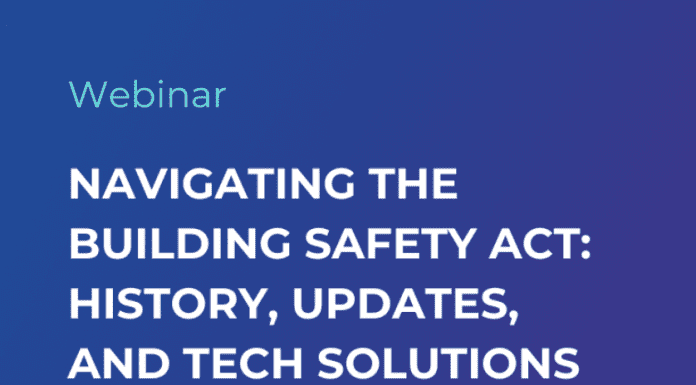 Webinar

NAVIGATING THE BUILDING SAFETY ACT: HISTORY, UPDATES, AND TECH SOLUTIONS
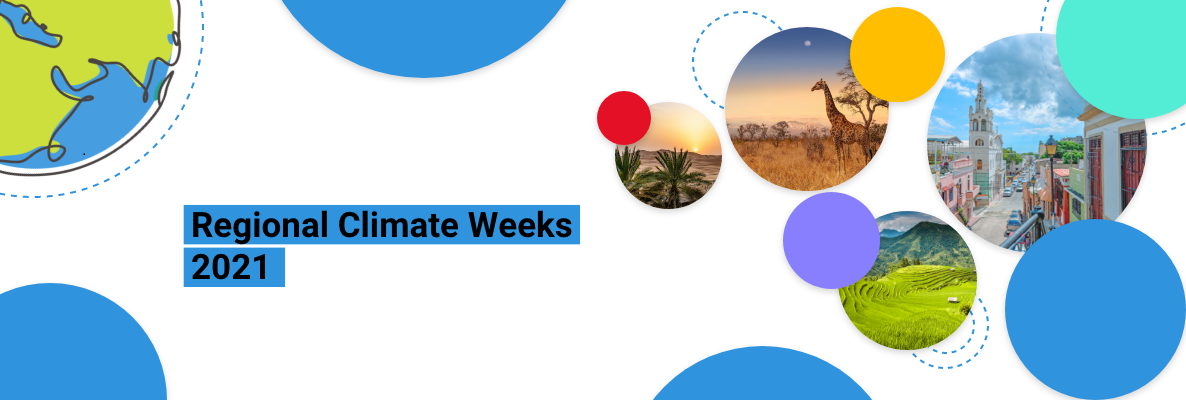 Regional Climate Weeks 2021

^^^^^^^^

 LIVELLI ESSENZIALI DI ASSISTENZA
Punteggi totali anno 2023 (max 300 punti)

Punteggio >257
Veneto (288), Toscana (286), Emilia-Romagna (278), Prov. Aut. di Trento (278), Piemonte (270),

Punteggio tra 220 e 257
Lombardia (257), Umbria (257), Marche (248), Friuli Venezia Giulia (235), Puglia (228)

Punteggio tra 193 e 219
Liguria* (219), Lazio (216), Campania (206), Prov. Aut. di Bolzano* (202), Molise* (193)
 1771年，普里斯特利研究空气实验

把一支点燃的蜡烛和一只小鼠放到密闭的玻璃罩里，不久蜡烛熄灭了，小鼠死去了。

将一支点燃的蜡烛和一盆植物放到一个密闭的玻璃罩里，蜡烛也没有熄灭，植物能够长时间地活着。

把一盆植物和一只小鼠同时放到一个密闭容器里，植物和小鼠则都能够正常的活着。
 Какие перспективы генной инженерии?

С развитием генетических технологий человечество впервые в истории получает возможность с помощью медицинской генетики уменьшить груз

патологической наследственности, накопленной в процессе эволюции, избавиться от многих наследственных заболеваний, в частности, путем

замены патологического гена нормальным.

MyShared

^^^^^^^^

Work order:
Find the word "Prov" in the listing above, then copy each line where it turns up.

Response below:
Veneto (288), Toscana (286), Emilia-Romagna (278), Prov. Aut. di Trento (278), Piemonte (270),
Liguria* (219), Lazio (216), Campania (206), Prov. Aut. di Bolzano* (202), Molise* (193)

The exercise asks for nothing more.